Un texte de sainte Elisabeth de Hongrie (1297-1338)

A ne pas confondre avec son homonyme franciscaine ! Professe du monastère de Töss, favorisée de grâces mystiques, elle accomplit de nombreux miracles de son vivant.

Souvenez-vous, ô Dame très pure, Mère de Dieu, de la bonté avec laquelle Dieu vous créa, à cause de la peine éternelle où tous les hommes étaient tombés. Je vous prie, douce Mère, d’écarter de moi tout le mal qui pourrait m’éloigner de votre grâce. Souvenez-vous de la pureté que Dieu voulut réserver à votre vie depuis le commencement des temps, à cause des ténèbres de notre âme. Je vous prie, très pure Mère de Dieu, de m’accorder par votre secours la lumière de la vraie connaissance et le regret de toutes mes fautes.

Souvenez-vous, ô Dame ! de l’aide que Dieu nous a donnée en vous pour notre âme et pour notre corps, contre l‘éternelle désespérance. Je vous prie, Douce Mère, de considérer mon désir et de me préserver de la chute et de tout mal à venir maintenant et à jamais. Amen.

Une prière de la Bienheureuse Marguerite Ebner

Moniale dominicaine (1291-1351), elle a connu Tauler et sans doute également Suso. Sa vie intérieure est marquée par des révélations.
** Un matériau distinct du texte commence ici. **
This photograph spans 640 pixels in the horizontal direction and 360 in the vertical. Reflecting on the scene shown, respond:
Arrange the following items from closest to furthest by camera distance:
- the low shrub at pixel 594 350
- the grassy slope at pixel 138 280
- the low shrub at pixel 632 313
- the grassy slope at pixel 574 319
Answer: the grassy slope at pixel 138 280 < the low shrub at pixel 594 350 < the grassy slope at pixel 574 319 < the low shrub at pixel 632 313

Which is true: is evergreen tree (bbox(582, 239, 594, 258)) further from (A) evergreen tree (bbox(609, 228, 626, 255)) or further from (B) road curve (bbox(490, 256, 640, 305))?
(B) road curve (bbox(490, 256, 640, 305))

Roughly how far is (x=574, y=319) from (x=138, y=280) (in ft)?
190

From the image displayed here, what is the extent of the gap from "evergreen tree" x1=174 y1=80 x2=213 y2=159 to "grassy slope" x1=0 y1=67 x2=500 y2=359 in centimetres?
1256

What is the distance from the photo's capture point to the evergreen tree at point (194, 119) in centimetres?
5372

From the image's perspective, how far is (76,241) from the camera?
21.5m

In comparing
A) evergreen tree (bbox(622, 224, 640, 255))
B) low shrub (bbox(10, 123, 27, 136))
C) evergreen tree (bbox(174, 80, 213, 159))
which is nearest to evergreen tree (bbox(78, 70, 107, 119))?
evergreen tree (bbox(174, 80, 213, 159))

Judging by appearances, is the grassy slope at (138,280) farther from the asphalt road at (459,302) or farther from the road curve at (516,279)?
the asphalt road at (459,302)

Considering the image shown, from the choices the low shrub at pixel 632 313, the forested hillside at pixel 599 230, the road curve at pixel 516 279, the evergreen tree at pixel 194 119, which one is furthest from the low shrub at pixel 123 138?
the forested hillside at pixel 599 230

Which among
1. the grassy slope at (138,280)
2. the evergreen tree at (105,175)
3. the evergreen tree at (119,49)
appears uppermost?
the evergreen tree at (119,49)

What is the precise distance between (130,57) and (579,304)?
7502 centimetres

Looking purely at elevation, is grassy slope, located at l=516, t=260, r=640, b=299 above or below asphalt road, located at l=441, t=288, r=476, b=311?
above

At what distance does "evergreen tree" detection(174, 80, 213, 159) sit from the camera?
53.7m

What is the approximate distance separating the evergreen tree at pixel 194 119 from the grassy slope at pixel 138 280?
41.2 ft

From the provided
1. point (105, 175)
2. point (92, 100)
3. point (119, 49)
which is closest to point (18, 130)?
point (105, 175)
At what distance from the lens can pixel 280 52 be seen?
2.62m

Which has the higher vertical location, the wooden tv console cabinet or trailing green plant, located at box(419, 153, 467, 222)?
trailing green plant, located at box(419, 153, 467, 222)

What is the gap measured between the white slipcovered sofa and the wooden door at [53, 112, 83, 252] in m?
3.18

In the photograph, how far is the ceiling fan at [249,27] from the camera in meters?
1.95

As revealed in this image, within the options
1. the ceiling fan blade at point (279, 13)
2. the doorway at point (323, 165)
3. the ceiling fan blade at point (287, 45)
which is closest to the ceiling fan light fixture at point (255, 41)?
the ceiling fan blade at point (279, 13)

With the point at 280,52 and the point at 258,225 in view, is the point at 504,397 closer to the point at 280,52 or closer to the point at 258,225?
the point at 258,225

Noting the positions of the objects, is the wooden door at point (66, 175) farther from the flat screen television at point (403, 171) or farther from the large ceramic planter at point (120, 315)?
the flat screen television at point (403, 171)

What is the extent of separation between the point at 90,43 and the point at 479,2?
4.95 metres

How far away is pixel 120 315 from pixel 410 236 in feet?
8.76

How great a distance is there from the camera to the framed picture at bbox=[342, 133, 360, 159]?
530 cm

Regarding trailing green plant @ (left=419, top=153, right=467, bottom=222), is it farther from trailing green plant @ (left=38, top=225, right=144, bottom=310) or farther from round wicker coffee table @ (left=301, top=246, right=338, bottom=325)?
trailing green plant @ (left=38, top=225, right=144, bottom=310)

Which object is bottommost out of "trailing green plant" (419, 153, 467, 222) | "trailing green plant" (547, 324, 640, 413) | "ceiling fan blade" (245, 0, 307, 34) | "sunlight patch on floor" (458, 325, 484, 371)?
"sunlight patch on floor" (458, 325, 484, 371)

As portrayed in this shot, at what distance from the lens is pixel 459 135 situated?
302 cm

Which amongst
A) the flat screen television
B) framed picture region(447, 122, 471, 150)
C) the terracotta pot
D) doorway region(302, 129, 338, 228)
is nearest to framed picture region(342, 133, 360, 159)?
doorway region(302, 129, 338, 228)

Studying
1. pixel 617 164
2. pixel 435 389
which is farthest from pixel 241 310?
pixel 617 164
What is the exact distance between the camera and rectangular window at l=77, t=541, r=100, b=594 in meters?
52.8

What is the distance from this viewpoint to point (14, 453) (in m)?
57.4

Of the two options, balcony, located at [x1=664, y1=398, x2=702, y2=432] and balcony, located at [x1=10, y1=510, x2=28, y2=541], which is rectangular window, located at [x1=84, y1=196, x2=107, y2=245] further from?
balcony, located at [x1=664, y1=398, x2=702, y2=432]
Je te remercie, Seigneur Jésus Christ
de ce que tu t'es fait homme.
Je te rappelle ma grande peine,
je t’ouvre mon cœur,
Verses-y ton martyre
Afin qu’il pénètre mon âme.
Avec ton sang, lave-moi
Dans ta Passion, purifie-moi ;
Par tes douleurs, tourmente-moi ;
Par tes coups, corrige-moi ;
Par tes plaies, guéris-moi ;
Déchire mon cœur par tes piqûres,
Par ta lance, tes clous et ta couronne, fortifie-moi ;
Dans ton amertume place-moi ;
Par ta soif rafraîchis-moi ;
Par tes attraits, attire-moi ;
Dans ton amour, liquéfie-moi ;
Dans ta mort, ensevelis-moi ;
Dans ta résurrection, renouvelle-moi ;
Dans ton ascension, élève-moi ;
Dans l’éternité, reçois-moi ;
Dans ta douceur, enivre-moi ;
Afin que je te loue avec tous les saints.